Honnêtement, c’était pas moi le plus beau de la BAN de Lann Bihoué ?

« Je naquis à Burbank (Californie USA) dans les usines de Lockheed, au début de 1959. Avec mes huit frères, je faisais partie de la troisième portée (sur quatre) adoptée par l’Aéronavale française. Nous étions numérotés de 147562 à 147571. De mes toutes premières années, je ne me souviens pas grand chose … sans doute fus-je d’abord intégré à la Flottille 24F (à moins que ce ne soit la 23F ?). En tout cas, dès ma neuvième année, je fis partie des privilégiés, j’intégrais la grande 25F, qui me choya jusqu’à mon départ à la retraite, en juillet 1983 ».

Juin 1983 : regardez, comme la foule se pressait pour admirer mes lignes !

« En 1968, à l’aide de Julie et Jézébel, j’étais une vraie bête de guerre : mes équipages disaient que je valais bien les jeunes blanc-becs de chez Breguet. Bien sûr, au niveau du confort, ce n’était pas la même chose. Malheureusement, peu après, je connus à nouveau le deuil : deux de mes frères cadets périrent, emportant outre-tombe tout ou partie de leur équipage. Le 571 s’écrasa après le décollage, le 4 février 1970, et le 564 percuta le sol avant l’atterrissage dans le brouillard, le 15 janvier 1971. »

Ah les doux hivers bretons dans les marguerites lorientaises …

« Contrairement à mes cadets, les 566 et 570, je ne connus ni la Polynésie ni la Calédonie: je restais fidèle à la 25F, même si mes missions me conduisirent très loin de la Bretagne. Pareillement, je ne fus pas la vedette de la guerre électronique comme ce prétentieux de 569, le ‘Goldorak’… En 1982, je faisais partie des cinq derniers Neptune de la Flottille 25F … qui s’apprêtait à se séparer de nous. Plusieurs de mes frères, comme les 562 et 568, gisaient déjà inanimés dans une alvéole de Lann Bihoué ».

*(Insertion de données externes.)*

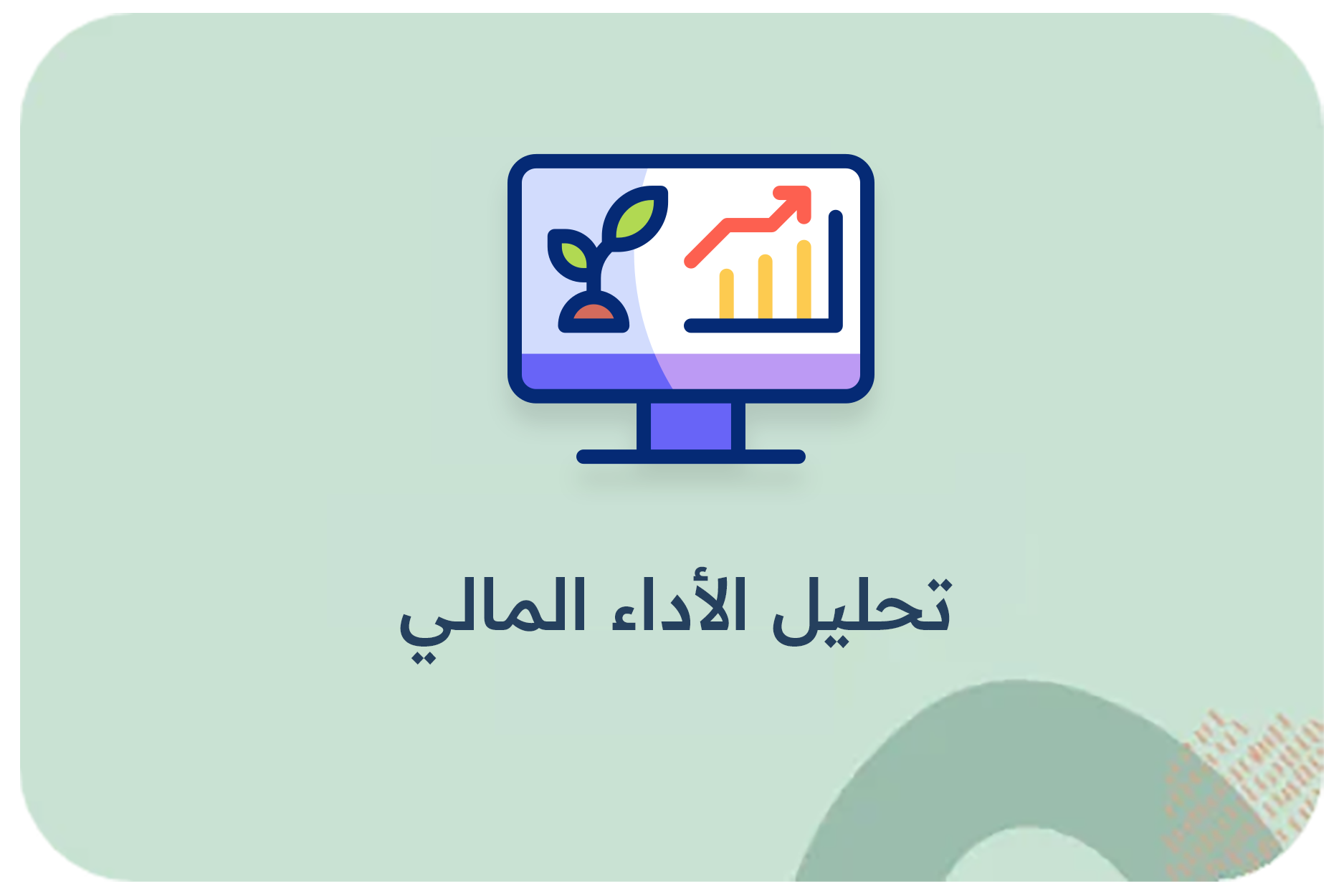 تحليل الأداء المالي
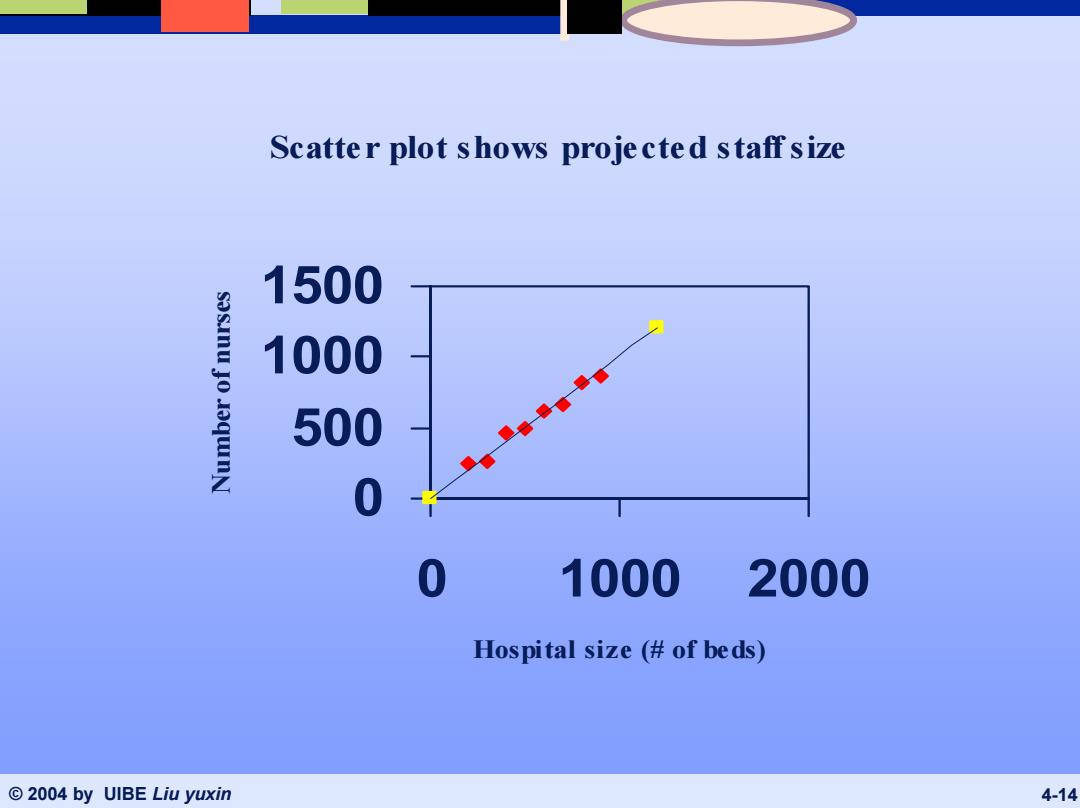 Scatter plot shows projected staff size

Number of nurses

1500
1000
500
0

0 1000 2000

Hospital size (# of beds)

© 2004 by UIBE Liu yuxin

4-14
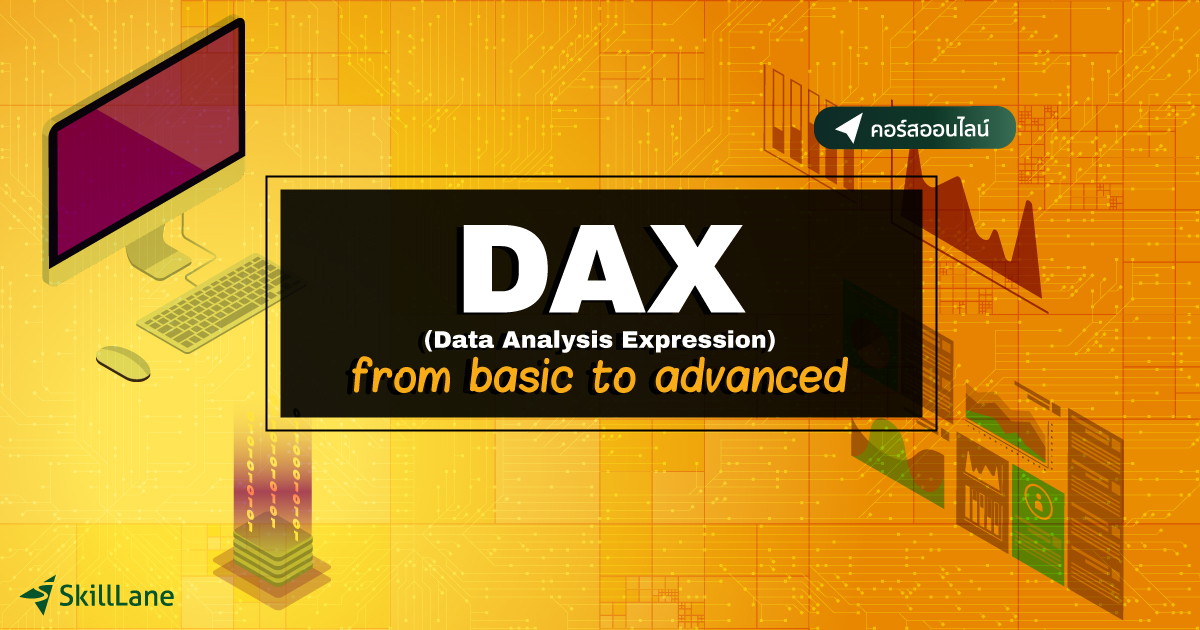 คอร์สออนไลน์

DAX
(Data Analysis Expression)
from basic to advanced

SkillLane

Mon frérot le 566, vu en juillet 1989 alors qu’il rejoignait à tire d’ailes un paradis pour avions retraités, l’Australie.

« Notre chant du cygne eut lieu le 28 juin 1983, avec une grande fête en notre honneur, et j’effectuai un vol en patrouille avec deux autres avions, issus de la dernière portée de Neptune, les 148334 et 335 [ https://www.youtube.com/watch?v=bGSdfsD6–Q ]. Ensuite, pour ma retraite, la Flottille m’avait réservé une place dans un hospice (on ne disait pas EHPAD, Etablissement d’Hébergement Pour Avions Délaissés, à cette époque) qui offrait toute garantie, le Musée aéronautique de Champagne. Bien que trop éloigné de l’air marin, l’endroit n’était ‘pas surpeuplé’, était doté d’un ‘personnel dévoué’, permettait des ‘visites régulières’, et jouissait de ‘l’air pur de la campagne’. »

Neuf mois après mon arrivée à Brienne, les espoirs d’une retraite dorée m’étaient permis (moment saisi par le déclic de feu Michel Léonard)

« Les premières années de mon séjour à Brienne furent satisfaisantes … Mais, alors que je me prépare à passer mon quarantième hiver en plein air dans un climat qui n’est pas le plus doux de France, et que des humains irrespectueux m’ont déjà vandalisé, je sens une certaine lassitude me gagner. Et surtout, depuis que mon compagnon de marguerite, le Noratlas 31 a quitté l’hospice les pieds devant … l’optimisme, qui fait partie de mon ADN de marin du ciel, commence à chanceler. Et je me pose des questions. »

Il faut être un marin pour subir 40 ans d’intempéries et demeurer fier …

« Est-il vrai que je suis sous la responsabilité d’un très grand établissement de Paris ? M’aurait-il oublié ? N’y-a-t-il pas dans le sud de la France un établissement pour retraités, réputé, qui n’héberge pas encore de Neptune ? Sans oser rêver à un destin doré comme mon frère le ‘566’, qui a trouvé en Australie des hôtes passionnés qui le font VOLER, ne puis-je espérer un autre futur que celui de l’effondrement fatal ou de la pelleteuse ? Marins du ciel, mes frères, vous qui déplacez des montagnes pour sauvegarder votre patrimoine … ne m’oubliez pas !« 

Alexandre et escadrilles.org

Remerciements : à Miguel Couturier, et à Claude Morin (ARDHAN, www.aeronavale.org).

Note : les Neptune préservés en France sont le 335 (exposé au Musée de l’Air et de l’Espace), le 334 (démonté, MAE), le 688 (Musée de l’Aéronautique Navale, Rochefort), le 567 (BAN Lann Bihoué).